The Geotechnical and Geoenvironmental Group in the Department of Civil Engineering is a global leader, with three Canada Research Chairs, winners of numerous best paper awards, keynote and named lecturers, and editors of many of the leading geotechnical and geosynthetics journals. 

Along with connections to other geoengineering scholars at Queen’s and the Royal Military College of Canada (RMC), the group has a strong connection to the GeoEngineering Centre, and has formed the largest and most productive team of its kind in North America. The centre hosts weekly geoengineering graduates seminars, with visits by leading international scholars and practitioners, and the distinguished Rankine and Terzaghi Lecture series. Other Queen’s resources supporting the work include world-class facilities for characterising geosynthetics, as well as active experimental facilities for studying short and/or long-term performance of geosynthetic barriers, buried pipe infrastructure, and landslides. A newer focus of the group is climate-change adaptation of infrastructure, in particular, adaptation to melting permafrost. 

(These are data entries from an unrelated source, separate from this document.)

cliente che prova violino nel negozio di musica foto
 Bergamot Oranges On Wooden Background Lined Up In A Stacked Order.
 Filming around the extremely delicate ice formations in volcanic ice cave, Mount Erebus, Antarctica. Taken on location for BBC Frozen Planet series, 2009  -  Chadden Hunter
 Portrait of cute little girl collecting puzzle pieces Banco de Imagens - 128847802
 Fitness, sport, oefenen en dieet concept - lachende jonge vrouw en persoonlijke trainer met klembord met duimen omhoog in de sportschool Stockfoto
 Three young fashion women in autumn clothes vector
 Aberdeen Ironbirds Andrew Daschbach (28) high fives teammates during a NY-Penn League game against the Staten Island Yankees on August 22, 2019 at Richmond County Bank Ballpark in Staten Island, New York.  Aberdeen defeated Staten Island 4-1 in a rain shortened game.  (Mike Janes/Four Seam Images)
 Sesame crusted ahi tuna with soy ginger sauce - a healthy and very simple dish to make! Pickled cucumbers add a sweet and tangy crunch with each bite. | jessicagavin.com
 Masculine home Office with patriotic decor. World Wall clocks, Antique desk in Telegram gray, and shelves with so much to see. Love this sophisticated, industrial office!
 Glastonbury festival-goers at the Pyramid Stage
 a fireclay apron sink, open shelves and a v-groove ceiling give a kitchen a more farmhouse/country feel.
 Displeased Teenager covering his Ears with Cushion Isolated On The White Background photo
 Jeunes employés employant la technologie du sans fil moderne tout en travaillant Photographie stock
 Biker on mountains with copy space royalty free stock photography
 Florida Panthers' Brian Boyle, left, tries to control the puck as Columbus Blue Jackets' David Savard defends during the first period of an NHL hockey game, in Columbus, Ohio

Additional strengths include an influential unit of geosynthetics researchers who study polymer components such as geomembranes, geosynthetic clay liners, and polymer pipes and arch structures. New initiatives include research to develop and adapt geosynthetic liner technologies for the sustainable development of Arctic mineral resources; studies for the safe disposal of low-level and high-level radioactive waste; and research to safeguard tailings impoundments, oil and gas pipelines, and highway and rail infrastructure (see Figures 1 and 2).

The group receives funding from the Natural Sciences and Engineering Research Council of Canada (NSERC) through its Strategic Research Grants, Discovery Grants, Discovery Accelerator Supplements, Research Tools and Instruments Grants, and Collaborative Research and Development Grants. They also collaborate with industry sponsors, such as leading geosynthetics and pipe producers in North America, and work with industrial partners, including specialized consultants, trenchless technology contractors, and municipal, provincial, state, and federal governments in Canada, the United States, and other countries. The GeoEngineering team at Queen’s and RMC trains approximately a quarter of all geoengineering graduate students across Canada, along with many international students.

A project team and sponsors pose after using the unique Culvert Testing Facility in the GeoEngineering Laboratory
Figure 1: A project team and sponsors pose after using the unique Culvert Testing Facility in the GeoEngineering Laboratory to test a corrugated steel ellipse rehabilitated with a cured-in-place pipe liner up to its strength limits under simulated axle loading
A large steel-reinforced polyethylene culvert
Figure 2: A large steel-reinforced polyethylene culvert is exhumed from a new deep burial simulator funded by the Canada Foundation for Innovation (CFI). Here, it shows local buckling failure at 18 metres of burial.